** WHAT TO DO **
Copy the lines below exactly, starting with the line that contains "Which from the" and continuing through the last line.

Lines from a data collection
=====

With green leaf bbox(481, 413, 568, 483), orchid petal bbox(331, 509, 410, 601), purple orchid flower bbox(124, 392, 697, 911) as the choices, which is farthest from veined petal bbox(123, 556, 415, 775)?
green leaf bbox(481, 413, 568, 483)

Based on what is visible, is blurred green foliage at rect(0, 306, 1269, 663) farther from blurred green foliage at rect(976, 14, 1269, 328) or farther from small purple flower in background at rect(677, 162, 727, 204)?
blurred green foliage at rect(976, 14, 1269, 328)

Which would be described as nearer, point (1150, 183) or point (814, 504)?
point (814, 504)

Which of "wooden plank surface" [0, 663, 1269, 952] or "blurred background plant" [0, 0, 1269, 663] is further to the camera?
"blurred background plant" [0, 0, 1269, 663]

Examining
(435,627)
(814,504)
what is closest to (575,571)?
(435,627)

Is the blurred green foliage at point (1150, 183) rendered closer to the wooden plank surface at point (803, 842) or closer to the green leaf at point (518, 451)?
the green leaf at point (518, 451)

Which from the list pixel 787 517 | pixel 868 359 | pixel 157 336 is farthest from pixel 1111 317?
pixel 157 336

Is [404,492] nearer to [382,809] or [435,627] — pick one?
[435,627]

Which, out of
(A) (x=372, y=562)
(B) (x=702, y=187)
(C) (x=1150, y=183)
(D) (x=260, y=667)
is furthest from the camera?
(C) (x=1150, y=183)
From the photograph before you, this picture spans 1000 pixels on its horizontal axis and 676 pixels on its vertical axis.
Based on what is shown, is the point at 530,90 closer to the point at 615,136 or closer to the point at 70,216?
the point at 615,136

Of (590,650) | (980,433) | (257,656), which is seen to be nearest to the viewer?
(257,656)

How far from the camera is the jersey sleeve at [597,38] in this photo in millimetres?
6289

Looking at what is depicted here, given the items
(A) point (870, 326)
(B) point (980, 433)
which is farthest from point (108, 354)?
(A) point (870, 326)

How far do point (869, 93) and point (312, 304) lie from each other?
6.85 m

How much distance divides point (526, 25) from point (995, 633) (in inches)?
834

=====

** FINISHED ANSWER **
Which from the list pixel 787 517 | pixel 868 359 | pixel 157 336 is farthest from pixel 1111 317?
pixel 157 336

Is [404,492] nearer to [382,809] or [435,627] — pick one?
[435,627]

Which, out of
(A) (x=372, y=562)
(B) (x=702, y=187)
(C) (x=1150, y=183)
(D) (x=260, y=667)
is furthest from the camera?
(C) (x=1150, y=183)
From the photograph before you, this picture spans 1000 pixels on its horizontal axis and 676 pixels on its vertical axis.
Based on what is shown, is the point at 530,90 closer to the point at 615,136 or closer to the point at 70,216?
the point at 615,136

Of (590,650) | (980,433) | (257,656), which is seen to be nearest to the viewer?
(257,656)

How far from the camera is the jersey sleeve at [597,38] in this photo in millimetres?
6289

Looking at what is depicted here, given the items
(A) point (870, 326)
(B) point (980, 433)
which is farthest from point (108, 354)?
(A) point (870, 326)

How far do point (869, 93) and point (312, 304) lie from each other?
6.85 m

How much distance divides point (526, 25) from point (995, 633) (in inches)?
834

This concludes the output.